[Start]

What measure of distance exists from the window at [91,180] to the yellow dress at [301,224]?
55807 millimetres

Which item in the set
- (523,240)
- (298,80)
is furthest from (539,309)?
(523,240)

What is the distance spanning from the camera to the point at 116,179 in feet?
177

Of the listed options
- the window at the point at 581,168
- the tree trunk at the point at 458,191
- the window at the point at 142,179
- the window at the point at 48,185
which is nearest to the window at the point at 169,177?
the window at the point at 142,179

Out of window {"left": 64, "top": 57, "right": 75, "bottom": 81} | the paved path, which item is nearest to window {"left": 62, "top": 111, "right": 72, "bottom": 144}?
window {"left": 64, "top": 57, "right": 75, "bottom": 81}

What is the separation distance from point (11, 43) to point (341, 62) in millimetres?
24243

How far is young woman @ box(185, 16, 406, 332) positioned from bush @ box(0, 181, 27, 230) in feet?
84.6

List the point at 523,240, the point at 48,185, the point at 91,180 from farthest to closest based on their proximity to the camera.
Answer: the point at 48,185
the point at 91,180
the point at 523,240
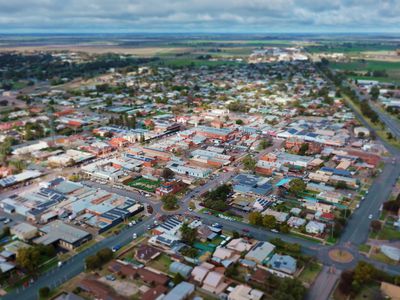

[End]

■ WHAT IS NEEDED: Can you lay out every line of the records above as a JSON list of strings, one string per line, with blank lines skipped and the pictures left out?

■ WRITTEN ANSWER:
[
  "What measure of distance exists from the window at [91,180] to the yellow dress at [301,224]?",
  "55807 millimetres",
  "Which item in the set",
  "- (523,240)",
  "- (298,80)",
  "is furthest from (539,309)?",
  "(523,240)",
  "What is the distance spanning from the camera to the point at 116,179 in feet?",
  "177",
  "Of the listed options",
  "- the window at the point at 581,168",
  "- the tree trunk at the point at 458,191",
  "- the window at the point at 142,179",
  "- the window at the point at 48,185",
  "which is nearest to the window at the point at 169,177?",
  "the window at the point at 142,179",
  "Out of window {\"left\": 64, \"top\": 57, \"right\": 75, \"bottom\": 81} | the paved path, which item is nearest to window {\"left\": 62, \"top\": 111, \"right\": 72, \"bottom\": 144}?",
  "window {\"left\": 64, \"top\": 57, \"right\": 75, \"bottom\": 81}",
  "What is the separation distance from point (11, 43) to point (341, 62) in millimetres?",
  "24243",
  "How far is young woman @ box(185, 16, 406, 332) positioned from bush @ box(0, 181, 27, 230) in feet?",
  "84.6",
  "List the point at 523,240, the point at 48,185, the point at 91,180 from farthest to closest based on their proximity to the camera.",
  "Answer: the point at 48,185",
  "the point at 91,180",
  "the point at 523,240"
]